Rewrite the listing below with "camera" changed to "viewer" and every other word left as it is.

—————

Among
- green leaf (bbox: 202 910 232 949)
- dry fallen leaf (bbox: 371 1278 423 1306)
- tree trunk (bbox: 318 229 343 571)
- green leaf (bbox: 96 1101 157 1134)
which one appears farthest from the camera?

—————

RESULT FOR THIS EXERCISE
Among
- green leaf (bbox: 202 910 232 949)
- dry fallen leaf (bbox: 371 1278 423 1306)
- tree trunk (bbox: 318 229 343 571)
- green leaf (bbox: 96 1101 157 1134)
which one appears farthest from the viewer?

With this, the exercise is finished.